Wednesday, May 28, 2014

Remembering Lessons from Maya Angelou...

Today, the world lost a voice that often exuded calm strength in the middle of chaos, Dr. Maya Angelou. Thank you Dr. Angelou for inspiring us and for sharing your insights with the world.

I had the great privilege of attending a talk presented by Dr. Maya Angelou in 2010. It was a wonderful evening, and she was a delightful speaker. I wrote about my impressions of her talk the next day.

Here is that blog post. (typos corrected because, well, I just couldn't not, but otherwise it is just as I wrote it on June 4, 2010.)

Lessons from Maya Angelou

Last night I attended a lecture by Maya Angelou.  She spoke at the Elsinore Theatre in Salem, Oregon.  State Senator, Jackie Winters, introduced Dr. Angelou with heartfelt words.

When the curtain rose to reveal Dr. Angelou sitting in a chair on the stage in a long cream colored dress and a beautiful necklace, I was struck by the energy that emanates from her.  She looked frailer than I expected, but at eighty-two she has the right to look a bit frail.  As soon as she began to speak, the strength of her character, her words, and her convictions displaced the initial frailty I noticed.

I’ve long wanted to hear Dr. Angelou speak in person.  I missed her years ago when she was in Boise because I was silly enough to think attending by myself would make me look like I didn’t have any friends.  This time, I guess I’ve matured because I really don’t care about that anymore.  I attended by myself though a friend who also attended met me for dinner before and a coffee after.  Plans we made after we found out we were both attending.

> **Set problem 1**:
Return the passage of the Maya Angelou remembrance from "Last night I" up to and including "with heartfelt words.", copied word for word.

> **Data extract**:
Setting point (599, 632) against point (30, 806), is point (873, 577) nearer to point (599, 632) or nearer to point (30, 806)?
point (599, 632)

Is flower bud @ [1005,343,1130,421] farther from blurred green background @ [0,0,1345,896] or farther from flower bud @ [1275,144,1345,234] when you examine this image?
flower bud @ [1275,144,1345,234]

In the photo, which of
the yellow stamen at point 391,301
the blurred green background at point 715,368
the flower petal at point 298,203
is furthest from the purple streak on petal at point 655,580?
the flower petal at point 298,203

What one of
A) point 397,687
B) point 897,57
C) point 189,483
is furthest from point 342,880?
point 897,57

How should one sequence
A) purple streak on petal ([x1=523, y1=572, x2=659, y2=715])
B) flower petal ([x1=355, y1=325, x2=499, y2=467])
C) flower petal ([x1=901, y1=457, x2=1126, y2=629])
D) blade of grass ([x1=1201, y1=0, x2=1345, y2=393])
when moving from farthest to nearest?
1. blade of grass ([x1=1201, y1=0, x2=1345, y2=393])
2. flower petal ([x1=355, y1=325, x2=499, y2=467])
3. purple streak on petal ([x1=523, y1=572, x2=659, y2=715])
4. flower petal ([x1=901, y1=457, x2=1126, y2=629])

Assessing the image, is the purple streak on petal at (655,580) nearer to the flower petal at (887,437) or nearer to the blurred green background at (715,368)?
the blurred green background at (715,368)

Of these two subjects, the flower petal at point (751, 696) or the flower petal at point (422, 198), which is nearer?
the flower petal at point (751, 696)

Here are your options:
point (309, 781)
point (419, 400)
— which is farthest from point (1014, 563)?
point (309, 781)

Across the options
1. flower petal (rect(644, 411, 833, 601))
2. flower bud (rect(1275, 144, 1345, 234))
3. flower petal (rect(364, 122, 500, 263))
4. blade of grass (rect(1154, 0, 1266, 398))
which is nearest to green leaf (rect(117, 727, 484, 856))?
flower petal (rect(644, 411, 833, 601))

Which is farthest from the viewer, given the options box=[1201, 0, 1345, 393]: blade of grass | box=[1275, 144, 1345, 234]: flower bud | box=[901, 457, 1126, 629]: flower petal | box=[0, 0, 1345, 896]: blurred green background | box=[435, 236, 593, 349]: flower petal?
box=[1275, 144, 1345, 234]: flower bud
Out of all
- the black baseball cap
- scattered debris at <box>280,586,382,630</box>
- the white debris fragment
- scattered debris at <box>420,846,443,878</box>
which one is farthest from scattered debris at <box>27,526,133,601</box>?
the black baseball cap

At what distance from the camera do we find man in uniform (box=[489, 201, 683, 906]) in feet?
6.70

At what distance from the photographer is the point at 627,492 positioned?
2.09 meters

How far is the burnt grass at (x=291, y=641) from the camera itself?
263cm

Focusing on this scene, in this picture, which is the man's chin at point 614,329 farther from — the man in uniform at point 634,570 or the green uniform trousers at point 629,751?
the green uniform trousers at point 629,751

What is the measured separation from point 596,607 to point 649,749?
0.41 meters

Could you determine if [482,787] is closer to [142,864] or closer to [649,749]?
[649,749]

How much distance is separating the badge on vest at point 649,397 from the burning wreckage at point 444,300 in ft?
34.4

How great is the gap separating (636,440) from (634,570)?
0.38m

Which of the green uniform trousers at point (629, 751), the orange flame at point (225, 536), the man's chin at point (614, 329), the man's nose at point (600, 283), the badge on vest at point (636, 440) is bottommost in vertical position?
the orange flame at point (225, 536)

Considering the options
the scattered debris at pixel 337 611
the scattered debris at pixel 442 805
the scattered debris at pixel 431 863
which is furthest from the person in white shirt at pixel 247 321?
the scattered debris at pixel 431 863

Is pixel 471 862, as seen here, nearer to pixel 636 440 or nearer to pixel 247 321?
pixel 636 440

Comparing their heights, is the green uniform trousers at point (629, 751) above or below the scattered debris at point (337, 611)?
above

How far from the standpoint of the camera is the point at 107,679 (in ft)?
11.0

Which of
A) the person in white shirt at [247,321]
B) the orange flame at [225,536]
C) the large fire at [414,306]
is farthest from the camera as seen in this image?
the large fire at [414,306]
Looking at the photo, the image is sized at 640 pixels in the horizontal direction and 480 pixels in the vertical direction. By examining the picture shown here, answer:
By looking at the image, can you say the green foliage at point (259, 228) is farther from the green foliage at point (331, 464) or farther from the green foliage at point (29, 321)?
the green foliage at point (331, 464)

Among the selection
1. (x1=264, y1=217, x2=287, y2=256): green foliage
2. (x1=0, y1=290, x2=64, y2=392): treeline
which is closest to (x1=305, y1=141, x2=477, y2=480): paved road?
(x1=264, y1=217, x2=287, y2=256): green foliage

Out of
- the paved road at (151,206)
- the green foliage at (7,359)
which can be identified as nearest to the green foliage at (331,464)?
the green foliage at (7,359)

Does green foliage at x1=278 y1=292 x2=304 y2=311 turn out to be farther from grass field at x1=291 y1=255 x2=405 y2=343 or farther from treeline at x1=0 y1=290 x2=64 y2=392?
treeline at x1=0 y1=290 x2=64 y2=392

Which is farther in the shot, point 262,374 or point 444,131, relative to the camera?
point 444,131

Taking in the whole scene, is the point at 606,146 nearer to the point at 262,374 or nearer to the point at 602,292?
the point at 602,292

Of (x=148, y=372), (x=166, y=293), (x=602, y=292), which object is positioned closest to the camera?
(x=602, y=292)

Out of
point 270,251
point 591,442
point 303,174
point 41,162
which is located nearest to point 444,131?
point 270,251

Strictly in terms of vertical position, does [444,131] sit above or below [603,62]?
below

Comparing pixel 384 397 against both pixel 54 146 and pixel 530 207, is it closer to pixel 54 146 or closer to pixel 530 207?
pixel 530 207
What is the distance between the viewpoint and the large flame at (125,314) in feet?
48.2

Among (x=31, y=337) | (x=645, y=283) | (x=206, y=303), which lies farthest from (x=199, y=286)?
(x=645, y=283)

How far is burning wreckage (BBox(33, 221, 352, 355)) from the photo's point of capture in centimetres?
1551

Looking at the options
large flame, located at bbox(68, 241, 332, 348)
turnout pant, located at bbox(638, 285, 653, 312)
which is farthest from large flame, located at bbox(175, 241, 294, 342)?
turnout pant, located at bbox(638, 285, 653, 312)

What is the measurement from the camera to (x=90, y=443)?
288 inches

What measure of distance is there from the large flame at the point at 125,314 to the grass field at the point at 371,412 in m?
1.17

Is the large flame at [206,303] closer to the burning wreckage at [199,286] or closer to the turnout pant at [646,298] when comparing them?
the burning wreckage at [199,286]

> **Set problem 2**:
In the entries, from the line with "What is the distance" up to and including the final line of the entries, rename "grass field" as "meadow" and reproduce only those lines, leaving everything else unchanged.

> **Worked answer 1**:
Last night I attended a lecture by Maya Angelou.  She spoke at the Elsinore Theatre in Salem, Oregon.  State Senator, Jackie Winters, introduced Dr. Angelou with heartfelt words.

> **Worked answer 2**:
What is the distance between the viewpoint and the large flame at (125,314) in feet?
48.2

Among (x=31, y=337) | (x=645, y=283) | (x=206, y=303), which lies farthest from (x=199, y=286)?
(x=645, y=283)

How far is burning wreckage (BBox(33, 221, 352, 355)) from the photo's point of capture in centimetres?
1551

Looking at the options
large flame, located at bbox(68, 241, 332, 348)
turnout pant, located at bbox(638, 285, 653, 312)
which is farthest from large flame, located at bbox(175, 241, 294, 342)?
turnout pant, located at bbox(638, 285, 653, 312)

What is the measurement from the camera to (x=90, y=443)?
288 inches

What measure of distance is there from the large flame at the point at 125,314 to the meadow at the point at 371,412 in m?
1.17

Is the large flame at [206,303] closer to the burning wreckage at [199,286] or closer to the turnout pant at [646,298] when comparing them?
the burning wreckage at [199,286]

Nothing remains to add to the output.